Born: February 12, 1809
Died: April 19, 1882

Charles Darwin was an English naturalist and scientist. He is undoubtedly most famous for his revolutionary discovery of Evolution as put forward by his book "On the Origin of Species" in 1859.

Notable Works

The Structure and Distribution of Coral Reefs (1842)
On the Origins of Species (1859)
The Variation of Animals and Plants under Domestication (1868)
The Descent of Man (1871)
The Expression of the Emotions in Man and Animals (1872)
The Formation of Vegetable Mould through the Action of Worms (1881)
Signature



In the long history of humankind (and animal kind, too) those who learned to collaborate and improvise most effectively have prevailed.
Supposedly this is from The Descent of Man, but I have not found any real evidence for this. My guess is that this is a summary of something else Charles Darwin may have written.
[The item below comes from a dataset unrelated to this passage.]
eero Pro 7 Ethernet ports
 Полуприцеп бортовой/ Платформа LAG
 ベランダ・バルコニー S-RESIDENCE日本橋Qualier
The universe we observe has precisely the properties we should expect if there is, at bottom, no design, no purpose, no evil, no good, nothing but blind, pitiless indifference.
Richard Dawkins


I was a young man with uninformed ideas. I threw out queries, suggestions, wondering all the time over everything; and to my astonishment the ideas took like wildfire. People made a religion of them.
Elizabeth Hope (Lady Hope), who according to an article in The Watchman-Examiner on August 15, 1916 quoted Darwin to describe his deathbed convertion to Christianity. However this is an fabrication and even the children of Darwin claimed that Elizabeth was not anywhere near Darwin when he was dying.